Brian’s Song moment tops them all
Over the years, I have watched many sports movies that contained sad scenes. I am sure you have watched many of the same movies that I have watched. I doubt there has been a year that has gone by without at least one new sports movie showing up on the big, or little, screen.
Do you remember the scene in the movie We Are Marshall where Matthew McConaughy leads the team to the cemetery to visit the graves of six of the Thundering Herd football players who died in a tragic plane crash? The speech McConaughy delivered while portraying Marshall football coach Jack Lengyel is about as emotional as you can get. But, that does not top my list of sad scenes.
I cannot imagine a single person who has lost someone dear to them can watch the scene about the death of the mother of a heart attack in the movie Radio and not feel a sense of loss and of helplessness. The whole movie is an emotional roller coaster ride from the beginning to the end and that scene is the lowest point – its saddest point. But, that scene is not the saddest I have viewed.
While I am not a big fan of Robert DeNiro’s work in the movies The Deer Hunter and The Godfather II, I am impressed by his portrayal of the fighter Jake LaMotta in the movie Raging Bull. LaMotta had more demons in his life than can be imagined. He was endlessly violent and paranoid. The scene when he is pounding the wall of his cell in despair after being arrested for introducing underage girls to customers at his bar is an emotional moment that is hard to forget. But, it is not the saddest scene on my list.
Want to watch tears flow? Then all you have to do is watch the death scene in the movie The Champ. Instead of having a child beg his alcoholic, washed up boxer of a father not to die, why didn’t they just stop the movie and pour onion juice into the eyes of the people in the audience? For years, I thought Ricky Schroder would never outlive the role of a crying kid. But, as sad as that was, it is not the saddest I have seen.
It is extremely hard to watch Russell Crowe as a proud Jim Braddock taking his hat off to beg for money in the movie Cinderella Man. Man, Crowe made the tears flow in this movie as a down-on-his-luck former boxer turns to begging and moving foodstuff on the docks to keep his family fed. Crowe was at his best when he apologizes to his former manager for begging. Could you shed more tears if someone shot your dog? Even so, it too is not at the top of my saddest scenes list.

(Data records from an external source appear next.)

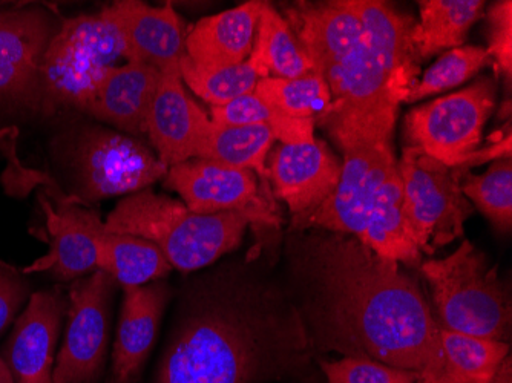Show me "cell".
<instances>
[{
	"mask_svg": "<svg viewBox=\"0 0 512 383\" xmlns=\"http://www.w3.org/2000/svg\"><path fill=\"white\" fill-rule=\"evenodd\" d=\"M69 169L83 203L132 195L165 180L168 167L131 135L102 126H83L69 146Z\"/></svg>",
	"mask_w": 512,
	"mask_h": 383,
	"instance_id": "8",
	"label": "cell"
},
{
	"mask_svg": "<svg viewBox=\"0 0 512 383\" xmlns=\"http://www.w3.org/2000/svg\"><path fill=\"white\" fill-rule=\"evenodd\" d=\"M483 0H421L413 42L421 60L459 48L485 14Z\"/></svg>",
	"mask_w": 512,
	"mask_h": 383,
	"instance_id": "24",
	"label": "cell"
},
{
	"mask_svg": "<svg viewBox=\"0 0 512 383\" xmlns=\"http://www.w3.org/2000/svg\"><path fill=\"white\" fill-rule=\"evenodd\" d=\"M102 13L114 23L125 43L128 62L152 66L161 74L180 76L186 56V23L171 7H151L135 0L114 2Z\"/></svg>",
	"mask_w": 512,
	"mask_h": 383,
	"instance_id": "14",
	"label": "cell"
},
{
	"mask_svg": "<svg viewBox=\"0 0 512 383\" xmlns=\"http://www.w3.org/2000/svg\"><path fill=\"white\" fill-rule=\"evenodd\" d=\"M255 94L276 114L315 122L325 114L332 102L329 85L315 71L296 79L267 77L258 82Z\"/></svg>",
	"mask_w": 512,
	"mask_h": 383,
	"instance_id": "29",
	"label": "cell"
},
{
	"mask_svg": "<svg viewBox=\"0 0 512 383\" xmlns=\"http://www.w3.org/2000/svg\"><path fill=\"white\" fill-rule=\"evenodd\" d=\"M352 4L364 36L325 80L332 102L318 120L342 151L391 143L399 106L407 103L421 63L413 42V17L379 0Z\"/></svg>",
	"mask_w": 512,
	"mask_h": 383,
	"instance_id": "3",
	"label": "cell"
},
{
	"mask_svg": "<svg viewBox=\"0 0 512 383\" xmlns=\"http://www.w3.org/2000/svg\"><path fill=\"white\" fill-rule=\"evenodd\" d=\"M108 383H125V382H120V380L114 379V377H112V379L109 380Z\"/></svg>",
	"mask_w": 512,
	"mask_h": 383,
	"instance_id": "39",
	"label": "cell"
},
{
	"mask_svg": "<svg viewBox=\"0 0 512 383\" xmlns=\"http://www.w3.org/2000/svg\"><path fill=\"white\" fill-rule=\"evenodd\" d=\"M89 232L97 250V269L111 275L123 289L160 281L172 266L151 241L108 232L96 212H89Z\"/></svg>",
	"mask_w": 512,
	"mask_h": 383,
	"instance_id": "23",
	"label": "cell"
},
{
	"mask_svg": "<svg viewBox=\"0 0 512 383\" xmlns=\"http://www.w3.org/2000/svg\"><path fill=\"white\" fill-rule=\"evenodd\" d=\"M154 383H272L309 362L289 292L244 262L186 285Z\"/></svg>",
	"mask_w": 512,
	"mask_h": 383,
	"instance_id": "2",
	"label": "cell"
},
{
	"mask_svg": "<svg viewBox=\"0 0 512 383\" xmlns=\"http://www.w3.org/2000/svg\"><path fill=\"white\" fill-rule=\"evenodd\" d=\"M0 383H16L7 362L0 357Z\"/></svg>",
	"mask_w": 512,
	"mask_h": 383,
	"instance_id": "37",
	"label": "cell"
},
{
	"mask_svg": "<svg viewBox=\"0 0 512 383\" xmlns=\"http://www.w3.org/2000/svg\"><path fill=\"white\" fill-rule=\"evenodd\" d=\"M211 128V118L184 91L181 76L160 74L146 135L161 163L169 169L200 157Z\"/></svg>",
	"mask_w": 512,
	"mask_h": 383,
	"instance_id": "16",
	"label": "cell"
},
{
	"mask_svg": "<svg viewBox=\"0 0 512 383\" xmlns=\"http://www.w3.org/2000/svg\"><path fill=\"white\" fill-rule=\"evenodd\" d=\"M490 60L483 46L462 45L447 51L414 85L407 103L421 102L430 95L454 89L468 82L471 77L482 71Z\"/></svg>",
	"mask_w": 512,
	"mask_h": 383,
	"instance_id": "31",
	"label": "cell"
},
{
	"mask_svg": "<svg viewBox=\"0 0 512 383\" xmlns=\"http://www.w3.org/2000/svg\"><path fill=\"white\" fill-rule=\"evenodd\" d=\"M60 22L36 4H0V115L40 117L42 62Z\"/></svg>",
	"mask_w": 512,
	"mask_h": 383,
	"instance_id": "10",
	"label": "cell"
},
{
	"mask_svg": "<svg viewBox=\"0 0 512 383\" xmlns=\"http://www.w3.org/2000/svg\"><path fill=\"white\" fill-rule=\"evenodd\" d=\"M497 85L482 77L462 91L417 106L405 118L407 146L450 167H460L482 145L483 128L496 108Z\"/></svg>",
	"mask_w": 512,
	"mask_h": 383,
	"instance_id": "9",
	"label": "cell"
},
{
	"mask_svg": "<svg viewBox=\"0 0 512 383\" xmlns=\"http://www.w3.org/2000/svg\"><path fill=\"white\" fill-rule=\"evenodd\" d=\"M249 226L241 213H195L151 187L123 198L105 221L108 232L154 243L181 273L198 272L234 252Z\"/></svg>",
	"mask_w": 512,
	"mask_h": 383,
	"instance_id": "4",
	"label": "cell"
},
{
	"mask_svg": "<svg viewBox=\"0 0 512 383\" xmlns=\"http://www.w3.org/2000/svg\"><path fill=\"white\" fill-rule=\"evenodd\" d=\"M263 0H250L232 10L204 17L186 37V56L200 66L224 68L249 59Z\"/></svg>",
	"mask_w": 512,
	"mask_h": 383,
	"instance_id": "22",
	"label": "cell"
},
{
	"mask_svg": "<svg viewBox=\"0 0 512 383\" xmlns=\"http://www.w3.org/2000/svg\"><path fill=\"white\" fill-rule=\"evenodd\" d=\"M166 282H149L123 289L119 328L112 351V377L132 383L154 347L161 318L171 299Z\"/></svg>",
	"mask_w": 512,
	"mask_h": 383,
	"instance_id": "20",
	"label": "cell"
},
{
	"mask_svg": "<svg viewBox=\"0 0 512 383\" xmlns=\"http://www.w3.org/2000/svg\"><path fill=\"white\" fill-rule=\"evenodd\" d=\"M490 46L486 53L496 62L500 73L508 83L512 77V2L502 0L490 8Z\"/></svg>",
	"mask_w": 512,
	"mask_h": 383,
	"instance_id": "33",
	"label": "cell"
},
{
	"mask_svg": "<svg viewBox=\"0 0 512 383\" xmlns=\"http://www.w3.org/2000/svg\"><path fill=\"white\" fill-rule=\"evenodd\" d=\"M276 112L255 94L241 95L221 106H211V122L217 126L270 125Z\"/></svg>",
	"mask_w": 512,
	"mask_h": 383,
	"instance_id": "34",
	"label": "cell"
},
{
	"mask_svg": "<svg viewBox=\"0 0 512 383\" xmlns=\"http://www.w3.org/2000/svg\"><path fill=\"white\" fill-rule=\"evenodd\" d=\"M66 301L60 289L33 293L14 324L7 364L16 383H53L54 351Z\"/></svg>",
	"mask_w": 512,
	"mask_h": 383,
	"instance_id": "18",
	"label": "cell"
},
{
	"mask_svg": "<svg viewBox=\"0 0 512 383\" xmlns=\"http://www.w3.org/2000/svg\"><path fill=\"white\" fill-rule=\"evenodd\" d=\"M491 383H512V361L511 356L506 357L502 367L497 371L496 377H494Z\"/></svg>",
	"mask_w": 512,
	"mask_h": 383,
	"instance_id": "36",
	"label": "cell"
},
{
	"mask_svg": "<svg viewBox=\"0 0 512 383\" xmlns=\"http://www.w3.org/2000/svg\"><path fill=\"white\" fill-rule=\"evenodd\" d=\"M45 187L50 198L57 201V209H53L50 201L40 195L50 232V252L25 267L23 275L46 272L57 281H76L86 273L96 272L97 250L88 227L91 210L74 195L63 194L54 181Z\"/></svg>",
	"mask_w": 512,
	"mask_h": 383,
	"instance_id": "17",
	"label": "cell"
},
{
	"mask_svg": "<svg viewBox=\"0 0 512 383\" xmlns=\"http://www.w3.org/2000/svg\"><path fill=\"white\" fill-rule=\"evenodd\" d=\"M398 167L405 224L419 252L433 255L463 236V226L474 212L462 192L467 171L440 163L413 146H405Z\"/></svg>",
	"mask_w": 512,
	"mask_h": 383,
	"instance_id": "7",
	"label": "cell"
},
{
	"mask_svg": "<svg viewBox=\"0 0 512 383\" xmlns=\"http://www.w3.org/2000/svg\"><path fill=\"white\" fill-rule=\"evenodd\" d=\"M122 57V36L102 11L60 20L43 56L40 117L51 118L68 109L88 114L100 79Z\"/></svg>",
	"mask_w": 512,
	"mask_h": 383,
	"instance_id": "6",
	"label": "cell"
},
{
	"mask_svg": "<svg viewBox=\"0 0 512 383\" xmlns=\"http://www.w3.org/2000/svg\"><path fill=\"white\" fill-rule=\"evenodd\" d=\"M421 272L430 284L440 328L509 341L511 301L497 266H491L471 241L463 239L445 258L422 262Z\"/></svg>",
	"mask_w": 512,
	"mask_h": 383,
	"instance_id": "5",
	"label": "cell"
},
{
	"mask_svg": "<svg viewBox=\"0 0 512 383\" xmlns=\"http://www.w3.org/2000/svg\"><path fill=\"white\" fill-rule=\"evenodd\" d=\"M165 187L177 192L195 213L237 212L252 226L264 229H278L281 224L269 190L263 189L255 172L247 169L192 158L169 167Z\"/></svg>",
	"mask_w": 512,
	"mask_h": 383,
	"instance_id": "13",
	"label": "cell"
},
{
	"mask_svg": "<svg viewBox=\"0 0 512 383\" xmlns=\"http://www.w3.org/2000/svg\"><path fill=\"white\" fill-rule=\"evenodd\" d=\"M275 141L269 125L217 126L212 123L211 132L198 158L247 169L266 181L269 178L267 158Z\"/></svg>",
	"mask_w": 512,
	"mask_h": 383,
	"instance_id": "27",
	"label": "cell"
},
{
	"mask_svg": "<svg viewBox=\"0 0 512 383\" xmlns=\"http://www.w3.org/2000/svg\"><path fill=\"white\" fill-rule=\"evenodd\" d=\"M30 296V284L25 275L0 259V334L10 327Z\"/></svg>",
	"mask_w": 512,
	"mask_h": 383,
	"instance_id": "35",
	"label": "cell"
},
{
	"mask_svg": "<svg viewBox=\"0 0 512 383\" xmlns=\"http://www.w3.org/2000/svg\"><path fill=\"white\" fill-rule=\"evenodd\" d=\"M416 383H440L439 380L434 379V377H422V379L417 380Z\"/></svg>",
	"mask_w": 512,
	"mask_h": 383,
	"instance_id": "38",
	"label": "cell"
},
{
	"mask_svg": "<svg viewBox=\"0 0 512 383\" xmlns=\"http://www.w3.org/2000/svg\"><path fill=\"white\" fill-rule=\"evenodd\" d=\"M287 23L306 51L315 73L327 80L364 36L352 0L298 2L287 10Z\"/></svg>",
	"mask_w": 512,
	"mask_h": 383,
	"instance_id": "19",
	"label": "cell"
},
{
	"mask_svg": "<svg viewBox=\"0 0 512 383\" xmlns=\"http://www.w3.org/2000/svg\"><path fill=\"white\" fill-rule=\"evenodd\" d=\"M269 157L273 192L289 207L292 229L296 230L335 192L342 163L318 140L306 145H279Z\"/></svg>",
	"mask_w": 512,
	"mask_h": 383,
	"instance_id": "15",
	"label": "cell"
},
{
	"mask_svg": "<svg viewBox=\"0 0 512 383\" xmlns=\"http://www.w3.org/2000/svg\"><path fill=\"white\" fill-rule=\"evenodd\" d=\"M250 57L276 79H296L313 71L289 23L269 2L261 10Z\"/></svg>",
	"mask_w": 512,
	"mask_h": 383,
	"instance_id": "26",
	"label": "cell"
},
{
	"mask_svg": "<svg viewBox=\"0 0 512 383\" xmlns=\"http://www.w3.org/2000/svg\"><path fill=\"white\" fill-rule=\"evenodd\" d=\"M289 293L313 348L442 379L440 328L416 279L342 233L295 236Z\"/></svg>",
	"mask_w": 512,
	"mask_h": 383,
	"instance_id": "1",
	"label": "cell"
},
{
	"mask_svg": "<svg viewBox=\"0 0 512 383\" xmlns=\"http://www.w3.org/2000/svg\"><path fill=\"white\" fill-rule=\"evenodd\" d=\"M462 192L473 206L497 229L509 232L512 226L511 158L493 161L480 175H463Z\"/></svg>",
	"mask_w": 512,
	"mask_h": 383,
	"instance_id": "30",
	"label": "cell"
},
{
	"mask_svg": "<svg viewBox=\"0 0 512 383\" xmlns=\"http://www.w3.org/2000/svg\"><path fill=\"white\" fill-rule=\"evenodd\" d=\"M444 374L440 383H491L506 357L509 342L477 338L471 334L440 330Z\"/></svg>",
	"mask_w": 512,
	"mask_h": 383,
	"instance_id": "25",
	"label": "cell"
},
{
	"mask_svg": "<svg viewBox=\"0 0 512 383\" xmlns=\"http://www.w3.org/2000/svg\"><path fill=\"white\" fill-rule=\"evenodd\" d=\"M117 281L103 270L69 287L68 327L53 383H96L105 370Z\"/></svg>",
	"mask_w": 512,
	"mask_h": 383,
	"instance_id": "11",
	"label": "cell"
},
{
	"mask_svg": "<svg viewBox=\"0 0 512 383\" xmlns=\"http://www.w3.org/2000/svg\"><path fill=\"white\" fill-rule=\"evenodd\" d=\"M160 74L152 66L137 62L111 66L97 85L88 114L131 137L146 135Z\"/></svg>",
	"mask_w": 512,
	"mask_h": 383,
	"instance_id": "21",
	"label": "cell"
},
{
	"mask_svg": "<svg viewBox=\"0 0 512 383\" xmlns=\"http://www.w3.org/2000/svg\"><path fill=\"white\" fill-rule=\"evenodd\" d=\"M322 373L329 383H416V371L390 367L364 357H342L341 361L322 362Z\"/></svg>",
	"mask_w": 512,
	"mask_h": 383,
	"instance_id": "32",
	"label": "cell"
},
{
	"mask_svg": "<svg viewBox=\"0 0 512 383\" xmlns=\"http://www.w3.org/2000/svg\"><path fill=\"white\" fill-rule=\"evenodd\" d=\"M180 76L194 94L211 106L226 105L241 95L252 94L260 80L270 77L266 69L250 56L240 65L224 68L200 66L184 56Z\"/></svg>",
	"mask_w": 512,
	"mask_h": 383,
	"instance_id": "28",
	"label": "cell"
},
{
	"mask_svg": "<svg viewBox=\"0 0 512 383\" xmlns=\"http://www.w3.org/2000/svg\"><path fill=\"white\" fill-rule=\"evenodd\" d=\"M396 163L391 143L344 149L338 187L296 230L316 227L353 236L367 246L382 186Z\"/></svg>",
	"mask_w": 512,
	"mask_h": 383,
	"instance_id": "12",
	"label": "cell"
}]
</instances>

Do you remember the scene in the hotel in the movie Warrior when Paddy Conlon, a recovering alcoholic and father of MMA fighter Brendon Conlon, portrayed by Nick Nolte has his world crumble when his son tosses coins in his face? Nolte hardly said a word during the scene, but his eyes exhibited the pain he felt at that moment. Still, this is not the saddest scene on my list.
Mickey Rourke gave an undeniably tremendous performance in the movie The Wrestler that was worthy of an Oscar for Best Actor. Audience members were tearing up before the end of the movie as Rourke, playing the part of Randy “The Ram” Robinson showed the sadness of a life spent valuing the wrong things. The scene on the Boardwalk when he says, “I’m an old, broken down piece of meat. And I’m alone” rips your heart out. But, once more, this is not the saddest scene I have watched in a sports movie.
In the movie Remember The Titans, the hospital scene with the exchange between Gerry Bertier, who was paralyzed in an automobile accident, and his former enemy Julius Campbell is a real tear jerker. Campbell struggles to hold things together for his friend, but he cannot hide the fear he has for his friend. If you thought you would leave the theater with dry eyes, that scene ended all hope. But, it is not the saddest scene on my list.
All of the previous scenes were in big screen productions with big name stars. The next one was a television movie in 1971 and the two guys playing the leads were still relatively unknowns – James Caan and Billy Dee Williams. Had this movie been produced later in their careers, it would have been a major motion picture and probably challenged for several Oscars. It is the last scene in the movie that made hundreds of thousands of men rediscover their tear ducts with the words, “I love Brian Piccolo . . . and I want you to love him, too.” This made for television movie, Brian’s Song, was the tale of Chicago Bears teammates Gale Sayers and Brian Piccolo, who in spite of racial lines became friends. While battling those who felt their race should keep them apart from each other, there was a bigger foe the two had to fight as cancer strikes Piccolo in his early career.
I could have floated out of my living room when Williams, as Gale Sayers accepting the George Halas Most Courageous Player award tells the committee it selected the wrong man. I do not care how many times I have seen the movie, the tears just seem to flow. Now, that is the saddest scene in sports movies ever in my opinion.
Mark Clark is a local sports writer for The Citizen of East Alabama.